I've got a day of rest before the Paisley 10K, hopefully i've not taken too much out of the legs for Sunday..........

Ben Vorlich August 2010

Behave!!...its not that kind of a foursome.

Ben Vorlich towers over Loch Sloy, Inveruglas on Loch Lomond side. I've driven past this mountain a million times and looked over a it from Ben Vane, but this was the first time i've 'clumb' it. It's a pleasant stoll along the tarmac road up towards Loch Sloy dam. I came across a tent pitched in one of the laybys along the road, strange place to camp!!

I was then confronted by a heard of cows strolling down the road, including a HUGE bull which i gave a wide berth. About a kilometre from the dam there is a small cairn by the road side which marks the begining of the accent. For the first half hour the path is very muddy and boggy and in parts you have to skirt around to save being trapped in the ooze. Today was stunning....very warm, dry with no breeze and hardly a cloud in the deep blue sky. I had indeed knocked it off today. You keep climbing.....and climbing with ever expanding views of Loch Sloy and over towards Ime, Narnairn, a Chrois and the Cobbler, which at the start of my climb all had wisps of cloud covering their peaks.
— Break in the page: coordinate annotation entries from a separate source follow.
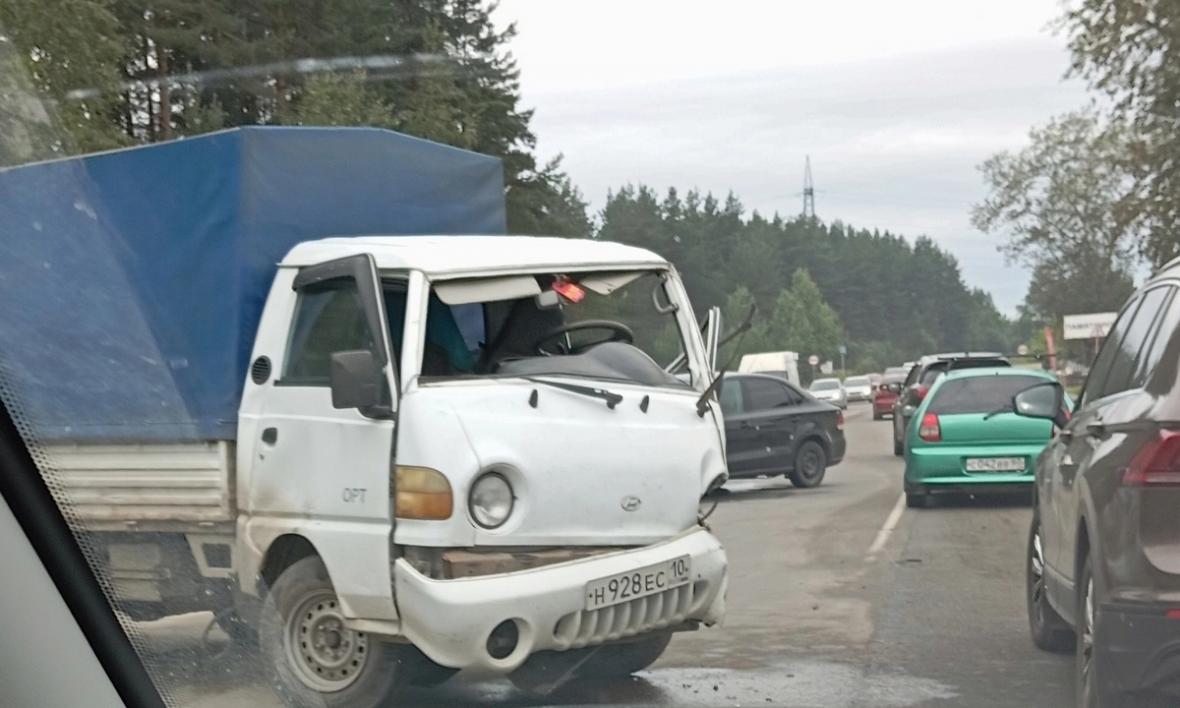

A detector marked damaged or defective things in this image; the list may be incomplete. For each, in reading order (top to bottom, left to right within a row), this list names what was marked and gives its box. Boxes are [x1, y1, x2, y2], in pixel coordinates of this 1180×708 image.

damaged front bumper [396, 528, 732, 672]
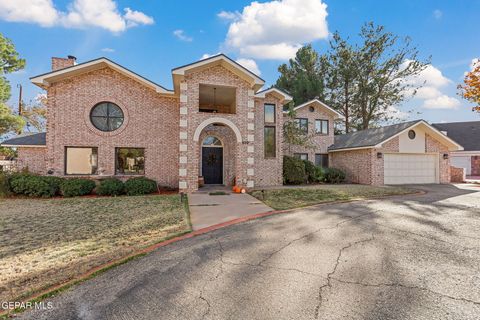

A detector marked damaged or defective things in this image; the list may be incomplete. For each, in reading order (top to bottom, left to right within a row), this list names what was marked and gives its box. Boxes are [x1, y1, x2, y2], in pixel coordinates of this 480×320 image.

cracked pavement [17, 184, 480, 318]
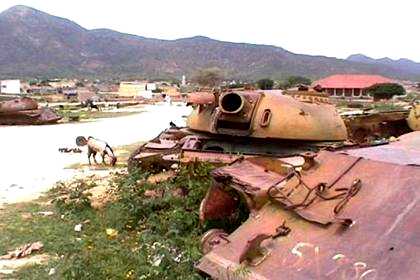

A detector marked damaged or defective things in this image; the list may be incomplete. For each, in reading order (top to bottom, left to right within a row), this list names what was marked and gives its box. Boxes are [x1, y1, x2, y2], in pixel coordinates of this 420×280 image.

destroyed military vehicle [0, 98, 61, 125]
rusted tank hull [0, 107, 61, 124]
destroyed military vehicle [129, 90, 420, 280]
rusted tank hull [197, 148, 420, 278]
corroded metal [199, 149, 420, 278]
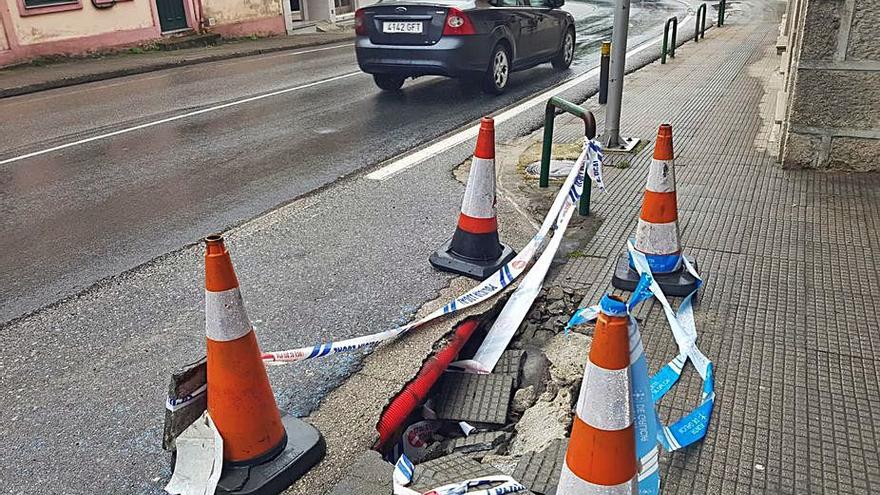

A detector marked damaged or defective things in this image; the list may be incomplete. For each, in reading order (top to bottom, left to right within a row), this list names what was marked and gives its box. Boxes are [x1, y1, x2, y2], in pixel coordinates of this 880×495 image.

broken pavement slab [434, 372, 516, 426]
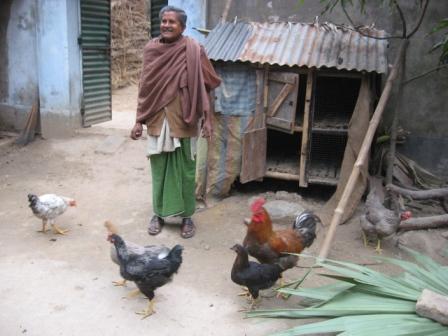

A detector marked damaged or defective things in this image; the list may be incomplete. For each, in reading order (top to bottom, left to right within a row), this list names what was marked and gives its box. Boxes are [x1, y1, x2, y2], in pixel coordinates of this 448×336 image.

rusty tin roof [205, 21, 390, 73]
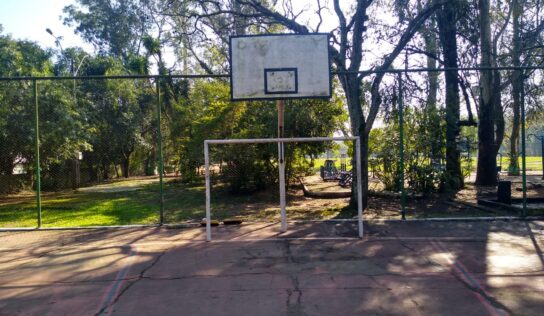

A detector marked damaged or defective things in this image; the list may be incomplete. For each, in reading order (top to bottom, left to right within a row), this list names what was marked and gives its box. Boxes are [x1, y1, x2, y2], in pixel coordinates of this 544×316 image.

cracked concrete surface [1, 221, 544, 314]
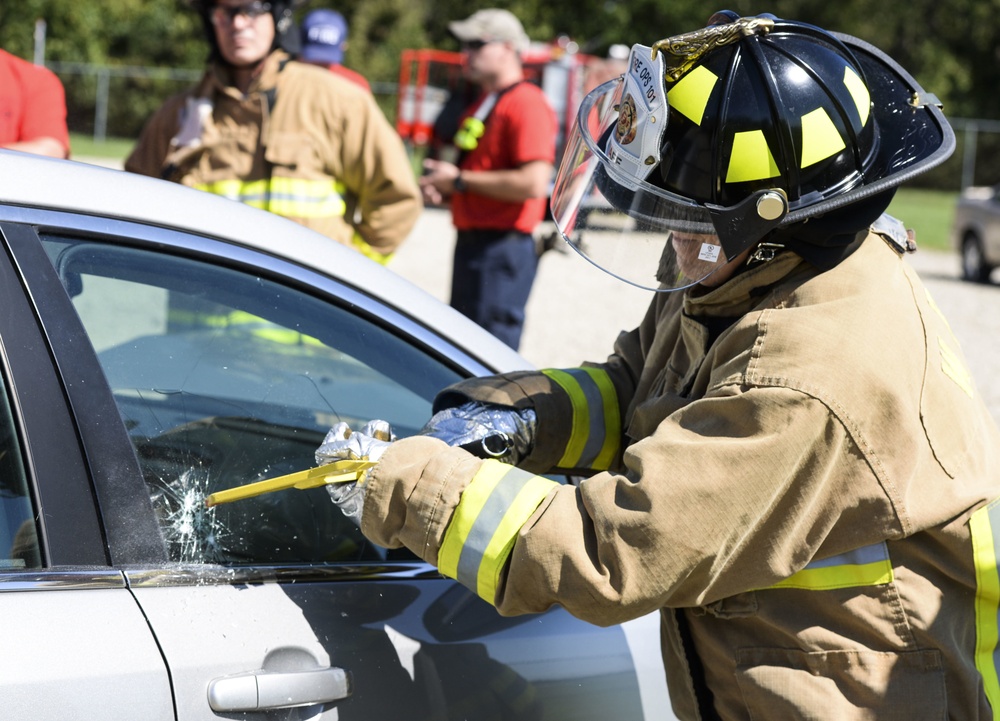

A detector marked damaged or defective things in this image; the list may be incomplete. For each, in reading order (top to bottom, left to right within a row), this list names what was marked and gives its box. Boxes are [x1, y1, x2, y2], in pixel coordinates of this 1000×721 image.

shattered window glass [38, 239, 460, 564]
Eventually the mud stops and you find yourself on a gravel path which leads you ever up. I was approaching the crags that over look the dam and I suddenly had an 'Indiana Jones' moment!!...I left the track and headed over to the crags to scramble up them to have a look into some caves I had spotted. I continued up the crags, walking along their rim, the views were spectacular. I reached a plateau, had a few minutes looking around and then began to traverse over towards the path again. Another 30 minutes of easy walking and i was at the summit. With it being such a clear day I could see a huge distance in all directions. I had my lunch and with regret left the summit. Not a whisper of wind, not a mechanical or man made sound to be heard. I met no one all day. As I began to decend the cloud that hung over the hills across Loch Sloy had lifted. I took my time on the return journey as there is so much to see on this mountain, caves, pools and hidden lochans waiting for someone to just leave the path for few metres. I found the perfect spot for wild camping up here, surrounded on three side by rock, with the fourth overlooking Loch Sloy. I'm not going to give away it's exact location because if i did i'm sure that by next week someone will have built a MacDonalds on it!!

This is a fantastic mountain, I don't know why I've never been up this one before. It's one I will return to. I've climbed both Ben Vane and the Cobbler before so tomorrow my plan is to return to climb Ben Narnairn and Ben Ime and therefore complete the 'Arrocher Alps'.